**Task goal:** Reproduce exactly, from the data that follows, the line with "Consider this experimental", the line with "Given this setup, evaluate", and every line that lies between them.
____________
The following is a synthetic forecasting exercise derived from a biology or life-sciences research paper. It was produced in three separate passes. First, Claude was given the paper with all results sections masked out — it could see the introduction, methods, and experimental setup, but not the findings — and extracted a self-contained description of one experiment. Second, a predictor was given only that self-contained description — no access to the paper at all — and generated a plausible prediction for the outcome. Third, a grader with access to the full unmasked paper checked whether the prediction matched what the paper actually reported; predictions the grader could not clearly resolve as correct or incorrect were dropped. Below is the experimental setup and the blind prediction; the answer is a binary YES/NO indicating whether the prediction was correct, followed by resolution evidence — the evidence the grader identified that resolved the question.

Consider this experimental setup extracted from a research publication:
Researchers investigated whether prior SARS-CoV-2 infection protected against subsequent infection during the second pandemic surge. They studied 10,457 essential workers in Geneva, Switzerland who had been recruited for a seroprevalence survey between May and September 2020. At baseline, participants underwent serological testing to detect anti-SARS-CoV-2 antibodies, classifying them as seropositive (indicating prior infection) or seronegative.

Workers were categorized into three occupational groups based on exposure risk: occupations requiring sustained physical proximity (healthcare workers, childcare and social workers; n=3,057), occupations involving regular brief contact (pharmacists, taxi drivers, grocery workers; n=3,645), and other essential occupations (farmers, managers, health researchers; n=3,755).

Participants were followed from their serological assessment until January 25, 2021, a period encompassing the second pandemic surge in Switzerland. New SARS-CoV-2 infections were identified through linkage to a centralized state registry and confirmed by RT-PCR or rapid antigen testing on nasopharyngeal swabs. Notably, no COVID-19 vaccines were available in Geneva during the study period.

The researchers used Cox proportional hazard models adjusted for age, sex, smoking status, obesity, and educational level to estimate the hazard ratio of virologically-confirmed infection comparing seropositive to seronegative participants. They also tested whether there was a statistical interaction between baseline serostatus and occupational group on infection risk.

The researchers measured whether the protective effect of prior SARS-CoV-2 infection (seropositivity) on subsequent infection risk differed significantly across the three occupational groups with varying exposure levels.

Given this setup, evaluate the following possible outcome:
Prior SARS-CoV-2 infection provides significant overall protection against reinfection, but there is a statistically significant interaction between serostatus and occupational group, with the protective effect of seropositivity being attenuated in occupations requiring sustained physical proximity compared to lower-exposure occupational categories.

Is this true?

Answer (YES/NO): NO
____________
**Response:**
Consider this experimental setup extracted from a research publication:
Researchers investigated whether prior SARS-CoV-2 infection protected against subsequent infection during the second pandemic surge. They studied 10,457 essential workers in Geneva, Switzerland who had been recruited for a seroprevalence survey between May and September 2020. At baseline, participants underwent serological testing to detect anti-SARS-CoV-2 antibodies, classifying them as seropositive (indicating prior infection) or seronegative.

Workers were categorized into three occupational groups based on exposure risk: occupations requiring sustained physical proximity (healthcare workers, childcare and social workers; n=3,057), occupations involving regular brief contact (pharmacists, taxi drivers, grocery workers; n=3,645), and other essential occupations (farmers, managers, health researchers; n=3,755).

Participants were followed from their serological assessment until January 25, 2021, a period encompassing the second pandemic surge in Switzerland. New SARS-CoV-2 infections were identified through linkage to a centralized state registry and confirmed by RT-PCR or rapid antigen testing on nasopharyngeal swabs. Notably, no COVID-19 vaccines were available in Geneva during the study period.

The researchers used Cox proportional hazard models adjusted for age, sex, smoking status, obesity, and educational level to estimate the hazard ratio of virologically-confirmed infection comparing seropositive to seronegative participants. They also tested whether there was a statistical interaction between baseline serostatus and occupational group on infection risk.

The researchers measured whether the protective effect of prior SARS-CoV-2 infection (seropositivity) on subsequent infection risk differed significantly across the three occupational groups with varying exposure levels.

Given this setup, evaluate the following possible outcome:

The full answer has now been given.